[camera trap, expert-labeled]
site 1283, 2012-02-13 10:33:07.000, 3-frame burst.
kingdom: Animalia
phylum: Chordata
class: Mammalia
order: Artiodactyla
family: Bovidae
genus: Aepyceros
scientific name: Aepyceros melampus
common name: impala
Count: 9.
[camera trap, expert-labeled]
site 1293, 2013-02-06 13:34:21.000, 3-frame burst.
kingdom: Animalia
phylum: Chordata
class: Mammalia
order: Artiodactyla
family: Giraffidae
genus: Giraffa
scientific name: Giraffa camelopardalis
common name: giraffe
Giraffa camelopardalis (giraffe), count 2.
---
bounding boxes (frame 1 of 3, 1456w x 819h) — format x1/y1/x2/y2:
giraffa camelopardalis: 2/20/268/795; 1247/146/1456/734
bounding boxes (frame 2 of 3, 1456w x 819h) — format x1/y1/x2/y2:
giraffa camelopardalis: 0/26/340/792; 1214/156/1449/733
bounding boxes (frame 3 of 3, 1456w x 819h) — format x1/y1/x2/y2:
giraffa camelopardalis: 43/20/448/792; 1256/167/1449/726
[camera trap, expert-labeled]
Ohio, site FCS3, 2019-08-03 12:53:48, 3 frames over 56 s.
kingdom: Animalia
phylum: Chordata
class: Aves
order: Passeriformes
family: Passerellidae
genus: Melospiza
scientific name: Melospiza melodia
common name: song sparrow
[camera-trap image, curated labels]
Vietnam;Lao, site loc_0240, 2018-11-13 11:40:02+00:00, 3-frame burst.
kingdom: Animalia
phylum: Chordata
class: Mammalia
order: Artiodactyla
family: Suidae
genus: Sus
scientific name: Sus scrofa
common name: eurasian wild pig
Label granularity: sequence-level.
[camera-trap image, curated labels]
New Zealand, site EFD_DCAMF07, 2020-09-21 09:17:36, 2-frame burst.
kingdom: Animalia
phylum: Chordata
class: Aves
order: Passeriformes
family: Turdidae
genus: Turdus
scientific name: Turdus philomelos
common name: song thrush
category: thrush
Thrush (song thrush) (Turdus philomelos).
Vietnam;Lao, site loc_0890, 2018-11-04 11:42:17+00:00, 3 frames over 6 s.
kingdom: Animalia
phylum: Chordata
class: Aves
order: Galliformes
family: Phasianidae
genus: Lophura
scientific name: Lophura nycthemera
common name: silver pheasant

━━━━━━━━━━━━━━━━━━━━━━━━━━━━━━

- [YOUR GOAL]: Give back the full listing above verbatim.

- [SOLUTION BELOW]:
[camera trap, expert-labeled]
site 1283, 2012-02-13 10:33:07.000, 3-frame burst.
kingdom: Animalia
phylum: Chordata
class: Mammalia
order: Artiodactyla
family: Bovidae
genus: Aepyceros
scientific name: Aepyceros melampus
common name: impala
Count: 9.
[camera trap, expert-labeled]
site 1293, 2013-02-06 13:34:21.000, 3-frame burst.
kingdom: Animalia
phylum: Chordata
class: Mammalia
order: Artiodactyla
family: Giraffidae
genus: Giraffa
scientific name: Giraffa camelopardalis
common name: giraffe
Giraffa camelopardalis (giraffe), count 2.
---
bounding boxes (frame 1 of 3, 1456w x 819h) — format x1/y1/x2/y2:
giraffa camelopardalis: 2/20/268/795; 1247/146/1456/734
bounding boxes (frame 2 of 3, 1456w x 819h) — format x1/y1/x2/y2:
giraffa camelopardalis: 0/26/340/792; 1214/156/1449/733
bounding boxes (frame 3 of 3, 1456w x 819h) — format x1/y1/x2/y2:
giraffa camelopardalis: 43/20/448/792; 1256/167/1449/726
[camera trap, expert-labeled]
Ohio, site FCS3, 2019-08-03 12:53:48, 3 frames over 56 s.
kingdom: Animalia
phylum: Chordata
class: Aves
order: Passeriformes
family: Passerellidae
genus: Melospiza
scientific name: Melospiza melodia
common name: song sparrow
[camera-trap image, curated labels]
Vietnam;Lao, site loc_0240, 2018-11-13 11:40:02+00:00, 3-frame burst.
kingdom: Animalia
phylum: Chordata
class: Mammalia
order: Artiodactyla
family: Suidae
genus: Sus
scientific name: Sus scrofa
common name: eurasian wild pig
Label granularity: sequence-level.
[camera-trap image, curated labels]
New Zealand, site EFD_DCAMF07, 2020-09-21 09:17:36, 2-frame burst.
kingdom: Animalia
phylum: Chordata
class: Aves
order: Passeriformes
family: Turdidae
genus: Turdus
scientific name: Turdus philomelos
common name: song thrush
category: thrush
Thrush (song thrush) (Turdus philomelos).
Vietnam;Lao, site loc_0890, 2018-11-04 11:42:17+00:00, 3 frames over 6 s.
kingdom: Animalia
phylum: Chordata
class: Aves
order: Galliformes
family: Phasianidae
genus: Lophura
scientific name: Lophura nycthemera
common name: silver pheasant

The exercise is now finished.